● TRECHO DO TEXTO

======

04 jan Navegação travada – entrevista do CEO da Aliança Navegação e Logística e Hamburg Süd, Julian Thomas
Brasil tem portos caros porque falta continuidade nos projetos de governo, diz CEO de Hamburg/Aliança
A cadeia logística portuária do Brasil continuará uma das mais caras do mundo enquanto o país não der continuidade aos muitos projetos de melhoria que são propostos, mas nunca aplicados.
entrevista na série UOL Líderes.
Portos melhoraram, mas custo Brasil é alto.
UOL – Quais são os melhores portos do país e quais os que precisam de mais investimentos?

======

● TAREFA ESCRITA 1
Sobre a entrevista:
(a) De quais empresas Julian Thomas é CEO?
(b) Em que série a entrevista foi publicada?
(c) O que melhorou, embora o custo Brasil seja alto?
Os registros não têm relação com a entrevista.

● DADOS DISPONÍVEIS
======

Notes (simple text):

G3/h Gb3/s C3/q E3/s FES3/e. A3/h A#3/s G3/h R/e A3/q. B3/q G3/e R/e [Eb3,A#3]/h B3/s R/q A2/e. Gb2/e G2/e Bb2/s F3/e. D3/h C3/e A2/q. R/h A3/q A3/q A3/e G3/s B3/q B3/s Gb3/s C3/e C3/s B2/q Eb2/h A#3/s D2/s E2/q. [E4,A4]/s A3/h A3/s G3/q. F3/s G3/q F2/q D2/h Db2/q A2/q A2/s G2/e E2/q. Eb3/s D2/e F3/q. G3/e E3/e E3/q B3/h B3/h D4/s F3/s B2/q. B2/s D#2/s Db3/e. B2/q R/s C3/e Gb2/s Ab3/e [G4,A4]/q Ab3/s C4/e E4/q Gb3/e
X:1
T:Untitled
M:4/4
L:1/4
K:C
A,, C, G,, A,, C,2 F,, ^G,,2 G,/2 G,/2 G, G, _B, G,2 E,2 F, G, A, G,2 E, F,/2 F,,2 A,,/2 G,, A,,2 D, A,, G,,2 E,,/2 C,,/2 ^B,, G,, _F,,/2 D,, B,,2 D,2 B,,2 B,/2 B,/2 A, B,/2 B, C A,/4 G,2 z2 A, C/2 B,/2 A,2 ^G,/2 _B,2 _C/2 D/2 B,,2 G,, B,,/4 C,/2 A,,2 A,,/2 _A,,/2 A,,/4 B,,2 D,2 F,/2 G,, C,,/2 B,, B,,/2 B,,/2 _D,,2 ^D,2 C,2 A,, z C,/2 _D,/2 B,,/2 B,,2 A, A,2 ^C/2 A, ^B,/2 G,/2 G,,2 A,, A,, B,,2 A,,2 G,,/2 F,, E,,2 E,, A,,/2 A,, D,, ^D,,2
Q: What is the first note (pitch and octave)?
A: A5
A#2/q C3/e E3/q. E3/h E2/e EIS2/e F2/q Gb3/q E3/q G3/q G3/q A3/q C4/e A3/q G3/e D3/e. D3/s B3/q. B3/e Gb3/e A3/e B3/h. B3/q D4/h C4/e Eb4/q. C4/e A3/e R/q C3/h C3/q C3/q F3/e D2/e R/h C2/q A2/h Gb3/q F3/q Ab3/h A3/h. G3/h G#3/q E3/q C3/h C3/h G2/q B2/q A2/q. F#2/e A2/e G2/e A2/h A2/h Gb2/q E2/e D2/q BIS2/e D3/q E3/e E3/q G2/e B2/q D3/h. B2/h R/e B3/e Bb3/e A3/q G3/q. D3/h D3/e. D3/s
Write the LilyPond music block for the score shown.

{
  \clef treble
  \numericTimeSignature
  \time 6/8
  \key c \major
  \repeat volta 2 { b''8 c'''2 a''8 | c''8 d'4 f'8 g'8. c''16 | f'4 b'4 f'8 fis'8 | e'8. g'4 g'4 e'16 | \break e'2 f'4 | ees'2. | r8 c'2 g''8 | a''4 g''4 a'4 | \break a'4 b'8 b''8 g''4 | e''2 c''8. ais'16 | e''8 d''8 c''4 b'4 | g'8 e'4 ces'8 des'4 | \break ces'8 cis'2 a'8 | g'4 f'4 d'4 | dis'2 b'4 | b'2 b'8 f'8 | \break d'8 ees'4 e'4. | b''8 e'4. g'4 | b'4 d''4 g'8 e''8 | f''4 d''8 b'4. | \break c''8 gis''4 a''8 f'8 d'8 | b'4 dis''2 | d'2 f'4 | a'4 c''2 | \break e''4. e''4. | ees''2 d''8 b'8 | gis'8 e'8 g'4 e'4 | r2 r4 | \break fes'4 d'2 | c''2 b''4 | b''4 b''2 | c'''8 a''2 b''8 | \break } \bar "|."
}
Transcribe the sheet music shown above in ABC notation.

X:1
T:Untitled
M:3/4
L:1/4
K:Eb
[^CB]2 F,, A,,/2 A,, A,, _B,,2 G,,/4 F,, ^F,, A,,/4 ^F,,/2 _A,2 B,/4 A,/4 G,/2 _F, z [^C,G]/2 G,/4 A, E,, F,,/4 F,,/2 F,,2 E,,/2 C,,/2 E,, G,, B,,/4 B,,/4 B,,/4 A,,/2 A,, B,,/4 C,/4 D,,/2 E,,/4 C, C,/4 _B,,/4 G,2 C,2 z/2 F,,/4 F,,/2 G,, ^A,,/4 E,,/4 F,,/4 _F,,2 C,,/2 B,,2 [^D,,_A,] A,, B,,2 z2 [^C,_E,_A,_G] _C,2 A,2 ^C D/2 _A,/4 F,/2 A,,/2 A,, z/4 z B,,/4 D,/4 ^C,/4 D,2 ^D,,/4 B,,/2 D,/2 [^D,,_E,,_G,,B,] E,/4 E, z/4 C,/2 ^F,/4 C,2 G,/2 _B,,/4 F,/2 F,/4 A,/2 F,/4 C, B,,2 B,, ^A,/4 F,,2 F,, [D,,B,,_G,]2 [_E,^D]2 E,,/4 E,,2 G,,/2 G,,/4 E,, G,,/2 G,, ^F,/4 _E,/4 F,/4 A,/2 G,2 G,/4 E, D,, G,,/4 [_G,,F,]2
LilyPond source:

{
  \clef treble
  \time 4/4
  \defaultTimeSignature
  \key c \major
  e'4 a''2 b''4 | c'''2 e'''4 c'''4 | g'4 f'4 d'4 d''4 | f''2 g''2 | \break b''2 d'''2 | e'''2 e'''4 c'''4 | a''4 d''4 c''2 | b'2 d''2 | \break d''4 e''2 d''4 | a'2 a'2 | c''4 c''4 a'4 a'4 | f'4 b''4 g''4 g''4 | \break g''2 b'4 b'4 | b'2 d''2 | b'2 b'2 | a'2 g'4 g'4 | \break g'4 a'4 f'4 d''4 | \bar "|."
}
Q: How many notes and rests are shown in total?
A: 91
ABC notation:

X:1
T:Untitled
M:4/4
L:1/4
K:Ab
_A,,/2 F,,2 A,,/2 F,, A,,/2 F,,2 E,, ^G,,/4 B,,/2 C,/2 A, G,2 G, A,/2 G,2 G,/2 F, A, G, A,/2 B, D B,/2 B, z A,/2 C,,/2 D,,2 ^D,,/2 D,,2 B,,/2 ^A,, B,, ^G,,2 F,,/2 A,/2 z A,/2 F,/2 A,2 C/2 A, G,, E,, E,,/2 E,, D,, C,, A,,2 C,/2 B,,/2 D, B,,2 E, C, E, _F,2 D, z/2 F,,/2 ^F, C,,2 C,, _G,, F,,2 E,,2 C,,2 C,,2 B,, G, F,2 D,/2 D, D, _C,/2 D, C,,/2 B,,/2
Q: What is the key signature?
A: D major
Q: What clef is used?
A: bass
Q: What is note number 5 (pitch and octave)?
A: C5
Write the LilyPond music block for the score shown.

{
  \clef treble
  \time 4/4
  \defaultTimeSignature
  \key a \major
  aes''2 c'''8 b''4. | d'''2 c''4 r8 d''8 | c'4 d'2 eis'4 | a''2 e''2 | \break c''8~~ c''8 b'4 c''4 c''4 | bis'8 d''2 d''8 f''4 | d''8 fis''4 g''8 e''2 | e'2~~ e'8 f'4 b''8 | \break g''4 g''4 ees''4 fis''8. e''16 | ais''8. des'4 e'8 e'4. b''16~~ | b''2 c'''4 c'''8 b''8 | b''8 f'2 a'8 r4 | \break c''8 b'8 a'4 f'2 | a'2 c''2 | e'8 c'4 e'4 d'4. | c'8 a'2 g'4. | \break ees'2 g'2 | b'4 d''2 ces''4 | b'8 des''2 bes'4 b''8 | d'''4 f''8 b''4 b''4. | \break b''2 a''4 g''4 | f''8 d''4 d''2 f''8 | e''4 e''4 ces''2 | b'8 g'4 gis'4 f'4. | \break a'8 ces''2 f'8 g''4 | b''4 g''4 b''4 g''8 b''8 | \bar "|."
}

======

● TAREFA ESCRITA 2
Quais linhas dos registros contêm a palavra "pitch"? Selecione e copie cada uma delas.

● RESPOSTA CORRETA 1
(a) Da Aliança Navegação e Logística e da Hamburg Süd.
(b) Na série UOL Líderes.
(c) Os portos.

● RESPOSTA CORRETA 2
Q: What is the first note (pitch and octave)?
Q: What is note number 5 (pitch and octave)?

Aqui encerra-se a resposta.